• [Requirements] Please quote the material exactly, every line of it.

• [Data supplied]
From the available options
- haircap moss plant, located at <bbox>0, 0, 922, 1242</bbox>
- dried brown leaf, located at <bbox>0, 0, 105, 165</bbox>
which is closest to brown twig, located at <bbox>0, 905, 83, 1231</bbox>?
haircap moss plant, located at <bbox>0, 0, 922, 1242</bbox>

• [Exercise result]
From the available options
- haircap moss plant, located at <bbox>0, 0, 922, 1242</bbox>
- dried brown leaf, located at <bbox>0, 0, 105, 165</bbox>
which is closest to brown twig, located at <bbox>0, 905, 83, 1231</bbox>?
haircap moss plant, located at <bbox>0, 0, 922, 1242</bbox>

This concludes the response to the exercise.